((

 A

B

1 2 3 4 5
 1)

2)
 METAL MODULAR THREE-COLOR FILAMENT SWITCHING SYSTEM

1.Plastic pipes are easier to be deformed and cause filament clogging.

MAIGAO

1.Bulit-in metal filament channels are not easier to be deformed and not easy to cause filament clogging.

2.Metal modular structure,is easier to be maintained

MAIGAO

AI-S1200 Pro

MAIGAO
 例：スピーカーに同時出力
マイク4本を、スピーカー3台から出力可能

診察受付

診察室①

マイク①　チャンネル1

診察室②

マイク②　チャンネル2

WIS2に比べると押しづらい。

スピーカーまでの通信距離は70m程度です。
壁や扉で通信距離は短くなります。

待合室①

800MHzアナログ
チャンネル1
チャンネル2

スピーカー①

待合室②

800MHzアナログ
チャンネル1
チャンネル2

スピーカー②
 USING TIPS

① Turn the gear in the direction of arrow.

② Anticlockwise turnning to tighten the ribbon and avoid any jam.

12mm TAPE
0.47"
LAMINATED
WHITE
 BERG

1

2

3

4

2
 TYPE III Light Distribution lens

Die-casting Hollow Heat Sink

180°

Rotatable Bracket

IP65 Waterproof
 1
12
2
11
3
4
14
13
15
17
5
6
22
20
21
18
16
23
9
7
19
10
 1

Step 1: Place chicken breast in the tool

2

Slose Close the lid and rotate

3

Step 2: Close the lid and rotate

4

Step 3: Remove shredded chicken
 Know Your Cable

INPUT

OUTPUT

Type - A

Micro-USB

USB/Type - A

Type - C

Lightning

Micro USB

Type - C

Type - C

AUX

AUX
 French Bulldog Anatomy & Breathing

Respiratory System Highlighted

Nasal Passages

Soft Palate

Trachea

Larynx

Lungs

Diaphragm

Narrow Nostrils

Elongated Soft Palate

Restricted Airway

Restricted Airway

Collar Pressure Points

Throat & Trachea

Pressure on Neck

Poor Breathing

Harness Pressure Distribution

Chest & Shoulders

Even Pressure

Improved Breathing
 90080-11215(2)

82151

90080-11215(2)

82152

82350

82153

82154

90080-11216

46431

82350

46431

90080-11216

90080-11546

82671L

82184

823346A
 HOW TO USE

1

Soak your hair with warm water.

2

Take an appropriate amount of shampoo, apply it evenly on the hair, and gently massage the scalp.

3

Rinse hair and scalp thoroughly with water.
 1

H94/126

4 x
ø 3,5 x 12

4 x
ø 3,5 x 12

))

What you return should be the records above, repeated exactly.

**Exercise response**
 A

B

1 2 3 4 5
 1)

2)
 METAL MODULAR THREE-COLOR FILAMENT SWITCHING SYSTEM

1.Plastic pipes are easier to be deformed and cause filament clogging.

MAIGAO

1.Bulit-in metal filament channels are not easier to be deformed and not easy to cause filament clogging.

2.Metal modular structure,is easier to be maintained

MAIGAO

AI-S1200 Pro

MAIGAO
 例：スピーカーに同時出力
マイク4本を、スピーカー3台から出力可能

診察受付

診察室①

マイク①　チャンネル1

診察室②

マイク②　チャンネル2

WIS2に比べると押しづらい。

スピーカーまでの通信距離は70m程度です。
壁や扉で通信距離は短くなります。

待合室①

800MHzアナログ
チャンネル1
チャンネル2

スピーカー①

待合室②

800MHzアナログ
チャンネル1
チャンネル2

スピーカー②
 USING TIPS

① Turn the gear in the direction of arrow.

② Anticlockwise turnning to tighten the ribbon and avoid any jam.

12mm TAPE
0.47"
LAMINATED
WHITE
 BERG

1

2

3

4

2
 TYPE III Light Distribution lens

Die-casting Hollow Heat Sink

180°

Rotatable Bracket

IP65 Waterproof
 1
12
2
11
3
4
14
13
15
17
5
6
22
20
21
18
16
23
9
7
19
10
 1

Step 1: Place chicken breast in the tool

2

Slose Close the lid and rotate

3

Step 2: Close the lid and rotate

4

Step 3: Remove shredded chicken
 Know Your Cable

INPUT

OUTPUT

Type - A

Micro-USB

USB/Type - A

Type - C

Lightning

Micro USB

Type - C

Type - C

AUX

AUX
 French Bulldog Anatomy & Breathing

Respiratory System Highlighted

Nasal Passages

Soft Palate

Trachea

Larynx

Lungs

Diaphragm

Narrow Nostrils

Elongated Soft Palate

Restricted Airway

Restricted Airway

Collar Pressure Points

Throat & Trachea

Pressure on Neck

Poor Breathing

Harness Pressure Distribution

Chest & Shoulders

Even Pressure

Improved Breathing
 90080-11215(2)

82151

90080-11215(2)

82152

82350

82153

82154

90080-11216

46431

82350

46431

90080-11216

90080-11546

82671L

82184

823346A
 HOW TO USE

1

Soak your hair with warm water.

2

Take an appropriate amount of shampoo, apply it evenly on the hair, and gently massage the scalp.

3

Rinse hair and scalp thoroughly with water.
 1

H94/126

4 x
ø 3,5 x 12

4 x
ø 3,5 x 12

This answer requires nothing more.